Thinking about Steely, AOG others in their

Discussion in 'The Watercooler' started by totoro, Nov 29, 2008.

  1. totoro

    totoro Mom? What's a GFG?

    situations or similar situations.

    After reading Steely's post and AOG's post the past couple of days. It got me thinking about kids who have serious mental issues.
    Even like Linda's KT is she capable? What will happen to her when she turns 18 if she is not ready? Can WM stay where he is forever?
    The kids who are not capable of living on their own.
    I do not know if AOGs' difficult child is capable living on his own. Steely's M... I think he still needs lots of time.
    Just from talking to her and reading the posts.

    I know detach is the thing to say and do. Especially when your kid is doing drugs. Or showing signs that they are possibly capable.

    But what do you do when your kid is Mentally unable to live on his own?
    What are the options?
    I think about a lot of the people in my family. But they did not have help.
    My Dad ended up in prison during high school.
    My uncle who was mentally ill and had a Learning Disability (LD). Prison and then a halfway house, ended up dying from drugs.
    My Mom ... she died
    My Half brother never got help, despite being expelled, never used drugs had obvious problem and only now in his 30's is possibly starting to get help.

    I lived on my own from my senior year on. Going from house to house, doing things to get by that I would be horrified to see my girls do.
    My older brother was on the streets by time he was 16. Luckily my Bio-Dad and I found out and got him, only to have him become a drug addict and dealer...

    No-one in my family graduated high school except me. Some of us made it and some did not.

    I am just wondering what are the options? What is a parent who actually does want to help to do?
    What do you do for long term care? Especially if your *child* can not live at home. Where do they go?
    How can we get ready for these things prior to them turning that magical age of 18?
    Because like so many of you have found out 18 doesn't mean they are ready to be on their own.
    If your child is handicapped in many other ways people expect you to let them live with you past 18. But mentally ill people it seems as if we are pushed to *make* them figure it out and deal with reality. What if they can't?
    Because some just can't. We see the people on the streets, homeless or in shelters, prisons or psychiatric units. A lot of these could be our kids, a lot of these people are people who are Mentally Ill and could not make it alone.

    What is the next step? What is someone like Steely supposed to do now? What places help us? Where does she go? Is an Institution the only Answer? Are the halfway houses any good? Do they actually work?
    They did not for my Uncle.

    How do you detach from a severely Mentally Ill child? And should you?
    I have no clue as to the answer to any of these questions.
    I just get so frustrated when I read these posts and there never seems to be an answer...

    Government, Insurance..... it all is part of the problem
  2. Jena

    Jena New Member

    good morning, or rather good afternoon :)
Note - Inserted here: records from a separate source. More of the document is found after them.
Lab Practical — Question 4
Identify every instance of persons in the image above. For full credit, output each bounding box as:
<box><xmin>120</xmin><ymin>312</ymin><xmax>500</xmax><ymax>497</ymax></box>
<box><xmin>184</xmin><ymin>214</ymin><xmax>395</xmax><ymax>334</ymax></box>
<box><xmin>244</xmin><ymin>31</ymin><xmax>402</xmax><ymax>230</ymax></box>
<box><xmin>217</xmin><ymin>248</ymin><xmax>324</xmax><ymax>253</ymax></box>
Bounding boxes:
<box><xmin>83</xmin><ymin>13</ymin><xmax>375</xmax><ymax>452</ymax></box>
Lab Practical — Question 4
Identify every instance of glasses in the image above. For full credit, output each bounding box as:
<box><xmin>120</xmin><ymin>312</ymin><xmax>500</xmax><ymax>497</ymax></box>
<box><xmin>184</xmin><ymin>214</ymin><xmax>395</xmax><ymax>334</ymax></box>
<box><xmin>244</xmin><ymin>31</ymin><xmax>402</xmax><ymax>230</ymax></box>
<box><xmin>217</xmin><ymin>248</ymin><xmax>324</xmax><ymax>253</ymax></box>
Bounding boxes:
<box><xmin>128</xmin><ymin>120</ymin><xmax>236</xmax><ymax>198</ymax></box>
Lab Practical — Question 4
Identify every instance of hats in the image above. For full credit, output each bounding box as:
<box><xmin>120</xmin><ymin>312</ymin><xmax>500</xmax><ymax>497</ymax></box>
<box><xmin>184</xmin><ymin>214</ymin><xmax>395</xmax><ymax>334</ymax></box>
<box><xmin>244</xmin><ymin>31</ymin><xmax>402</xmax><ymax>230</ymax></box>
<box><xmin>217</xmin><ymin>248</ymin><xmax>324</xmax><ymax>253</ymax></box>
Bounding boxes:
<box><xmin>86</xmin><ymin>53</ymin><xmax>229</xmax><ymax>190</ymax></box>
    Your correct, there are alot of answered questions for many of us, and the future isn't carved in stone in any way, shape or form when it pertains to our children, their struggles, our grief of handling it all.

    I am sorry for all your family members with whom were not able to get help for one reason or another, and for those with whom you have lost. Losing family members is always a tragic and horrifying thing. I also lived on my own since senior year. I felt I would be better off living on my own and caring for myself than with my family.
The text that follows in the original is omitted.